Each line of the data has to be retyped exactly as it is.

----- INFORMATION -----

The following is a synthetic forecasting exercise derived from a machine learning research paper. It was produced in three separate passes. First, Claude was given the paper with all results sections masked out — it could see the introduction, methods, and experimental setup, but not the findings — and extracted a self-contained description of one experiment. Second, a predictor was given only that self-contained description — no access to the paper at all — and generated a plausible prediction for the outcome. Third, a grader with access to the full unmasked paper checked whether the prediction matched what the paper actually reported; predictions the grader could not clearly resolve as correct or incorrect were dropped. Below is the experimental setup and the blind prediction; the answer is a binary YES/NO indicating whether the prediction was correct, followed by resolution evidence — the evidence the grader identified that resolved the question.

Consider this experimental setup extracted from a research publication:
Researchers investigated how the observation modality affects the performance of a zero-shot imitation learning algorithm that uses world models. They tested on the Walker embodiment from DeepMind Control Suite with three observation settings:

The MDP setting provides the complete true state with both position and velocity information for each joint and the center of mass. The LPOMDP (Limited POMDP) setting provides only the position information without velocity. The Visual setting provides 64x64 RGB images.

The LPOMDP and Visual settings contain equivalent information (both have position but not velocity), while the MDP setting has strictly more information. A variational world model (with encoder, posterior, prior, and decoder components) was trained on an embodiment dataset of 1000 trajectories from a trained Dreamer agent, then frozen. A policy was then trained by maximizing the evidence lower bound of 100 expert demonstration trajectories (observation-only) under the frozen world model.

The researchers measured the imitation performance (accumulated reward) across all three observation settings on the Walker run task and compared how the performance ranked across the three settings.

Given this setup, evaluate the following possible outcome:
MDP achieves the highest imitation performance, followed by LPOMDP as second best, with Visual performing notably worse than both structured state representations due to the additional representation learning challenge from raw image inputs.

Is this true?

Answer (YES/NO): NO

-----

RESPONSE FOR THIS EXERCISE -
The following is a synthetic forecasting exercise derived from a machine learning research paper. It was produced in three separate passes. First, Claude was given the paper with all results sections masked out — it could see the introduction, methods, and experimental setup, but not the findings — and extracted a self-contained description of one experiment. Second, a predictor was given only that self-contained description — no access to the paper at all — and generated a plausible prediction for the outcome. Third, a grader with access to the full unmasked paper checked whether the prediction matched what the paper actually reported; predictions the grader could not clearly resolve as correct or incorrect were dropped. Below is the experimental setup and the blind prediction; the answer is a binary YES/NO indicating whether the prediction was correct, followed by resolution evidence — the evidence the grader identified that resolved the question.

Consider this experimental setup extracted from a research publication:
Researchers investigated how the observation modality affects the performance of a zero-shot imitation learning algorithm that uses world models. They tested on the Walker embodiment from DeepMind Control Suite with three observation settings:

The MDP setting provides the complete true state with both position and velocity information for each joint and the center of mass. The LPOMDP (Limited POMDP) setting provides only the position information without velocity. The Visual setting provides 64x64 RGB images.

The LPOMDP and Visual settings contain equivalent information (both have position but not velocity), while the MDP setting has strictly more information. A variational world model (with encoder, posterior, prior, and decoder components) was trained on an embodiment dataset of 1000 trajectories from a trained Dreamer agent, then frozen. A policy was then trained by maximizing the evidence lower bound of 100 expert demonstration trajectories (observation-only) under the frozen world model.

The researchers measured the imitation performance (accumulated reward) across all three observation settings on the Walker run task and compared how the performance ranked across the three settings.

Given this setup, evaluate the following possible outcome:
MDP achieves the highest imitation performance, followed by LPOMDP as second best, with Visual performing notably worse than both structured state representations due to the additional representation learning challenge from raw image inputs.

Is this true?

Answer (YES/NO): NO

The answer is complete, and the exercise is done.